(DATA IN THIS EXERCISE):
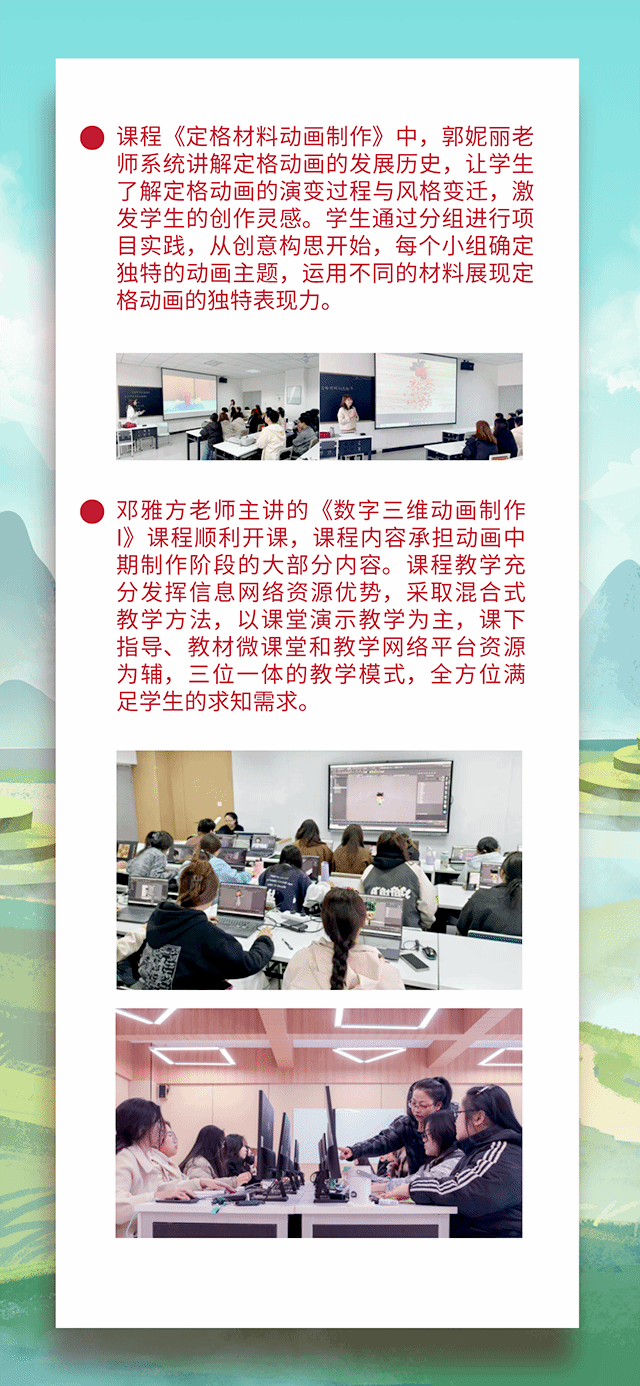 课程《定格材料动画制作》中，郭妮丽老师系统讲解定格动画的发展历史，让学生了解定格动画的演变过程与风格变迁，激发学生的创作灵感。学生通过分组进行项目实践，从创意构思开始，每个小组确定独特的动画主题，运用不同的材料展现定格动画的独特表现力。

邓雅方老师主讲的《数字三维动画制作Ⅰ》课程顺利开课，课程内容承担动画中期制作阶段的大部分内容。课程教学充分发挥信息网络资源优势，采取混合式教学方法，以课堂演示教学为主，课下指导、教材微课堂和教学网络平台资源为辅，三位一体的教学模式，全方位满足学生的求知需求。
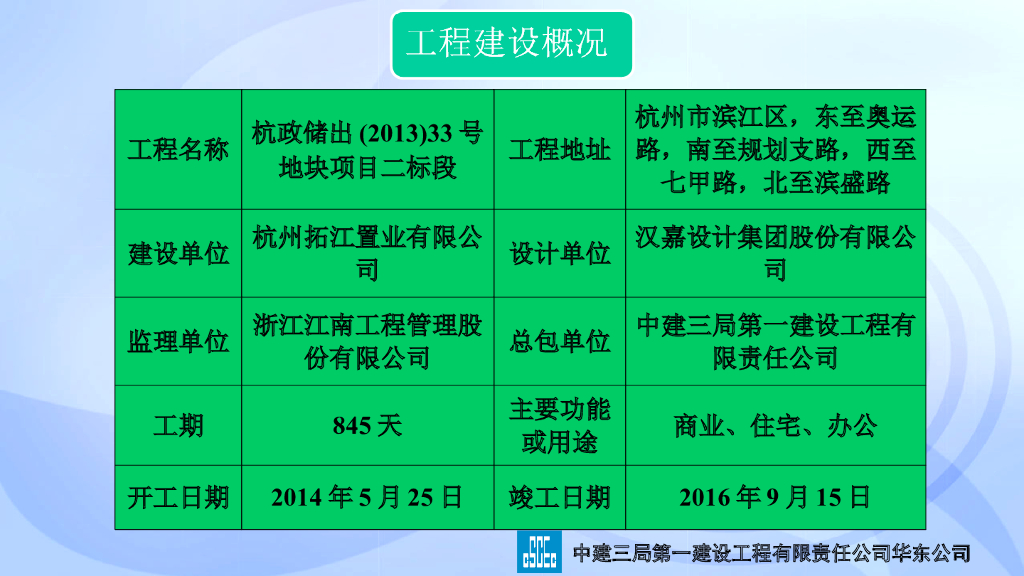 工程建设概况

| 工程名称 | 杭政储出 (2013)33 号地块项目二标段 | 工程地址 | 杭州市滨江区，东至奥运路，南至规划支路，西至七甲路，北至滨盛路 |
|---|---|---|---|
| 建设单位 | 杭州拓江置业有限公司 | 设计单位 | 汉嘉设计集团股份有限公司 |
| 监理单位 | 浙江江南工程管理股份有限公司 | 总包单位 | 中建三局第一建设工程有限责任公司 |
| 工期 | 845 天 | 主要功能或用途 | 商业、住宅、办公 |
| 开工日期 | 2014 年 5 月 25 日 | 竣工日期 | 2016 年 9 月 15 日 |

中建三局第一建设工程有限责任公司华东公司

(WHAT YOU ARE ASKED TO DO):
The reply should hold only the lines running from the top of the records to the line containing "设计单位 | 汉嘉设计集团股份有限公司 |", both included, copied exactly with no pictures.

(OUTPUT OF THE EXERCISE):
 课程《定格材料动画制作》中，郭妮丽老师系统讲解定格动画的发展历史，让学生了解定格动画的演变过程与风格变迁，激发学生的创作灵感。学生通过分组进行项目实践，从创意构思开始，每个小组确定独特的动画主题，运用不同的材料展现定格动画的独特表现力。

邓雅方老师主讲的《数字三维动画制作Ⅰ》课程顺利开课，课程内容承担动画中期制作阶段的大部分内容。课程教学充分发挥信息网络资源优势，采取混合式教学方法，以课堂演示教学为主，课下指导、教材微课堂和教学网络平台资源为辅，三位一体的教学模式，全方位满足学生的求知需求。
 工程建设概况

| 工程名称 | 杭政储出 (2013)33 号地块项目二标段 | 工程地址 | 杭州市滨江区，东至奥运路，南至规划支路，西至七甲路，北至滨盛路 |
|---|---|---|---|
| 建设单位 | 杭州拓江置业有限公司 | 设计单位 | 汉嘉设计集团股份有限公司 |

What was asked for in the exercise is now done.